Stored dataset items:
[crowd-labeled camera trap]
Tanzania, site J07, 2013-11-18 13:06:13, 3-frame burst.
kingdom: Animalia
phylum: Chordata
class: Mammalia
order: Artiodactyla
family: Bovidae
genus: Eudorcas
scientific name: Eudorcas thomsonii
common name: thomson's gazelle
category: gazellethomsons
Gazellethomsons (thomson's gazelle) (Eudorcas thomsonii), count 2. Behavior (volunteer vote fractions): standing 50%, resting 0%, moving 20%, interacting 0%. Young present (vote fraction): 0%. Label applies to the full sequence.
---
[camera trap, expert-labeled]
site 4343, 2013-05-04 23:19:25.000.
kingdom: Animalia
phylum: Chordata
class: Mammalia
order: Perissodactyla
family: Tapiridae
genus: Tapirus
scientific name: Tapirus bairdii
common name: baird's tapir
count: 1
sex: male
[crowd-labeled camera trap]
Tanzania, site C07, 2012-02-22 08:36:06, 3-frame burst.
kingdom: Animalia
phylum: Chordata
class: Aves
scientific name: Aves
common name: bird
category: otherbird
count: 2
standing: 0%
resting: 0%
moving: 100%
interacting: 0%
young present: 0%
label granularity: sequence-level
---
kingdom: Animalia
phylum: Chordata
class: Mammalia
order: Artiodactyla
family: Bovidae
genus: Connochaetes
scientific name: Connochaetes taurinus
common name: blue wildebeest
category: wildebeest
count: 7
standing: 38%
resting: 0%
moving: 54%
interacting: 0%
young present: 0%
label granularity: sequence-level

◆ **Exercise**:
Repeat word for word the lines above that run from the line containing "site 4343, 2013-05-04 23:19:25.000." through the line containing "Tanzania, site C07, 2012-02-22", both ends included, and nothing else.

◆ **Result**:
site 4343, 2013-05-04 23:19:25.000.
kingdom: Animalia
phylum: Chordata
class: Mammalia
order: Perissodactyla
family: Tapiridae
genus: Tapirus
scientific name: Tapirus bairdii
common name: baird's tapir
count: 1
sex: male
[crowd-labeled camera trap]
Tanzania, site C07, 2012-02-22 08:36:06, 3-frame burst.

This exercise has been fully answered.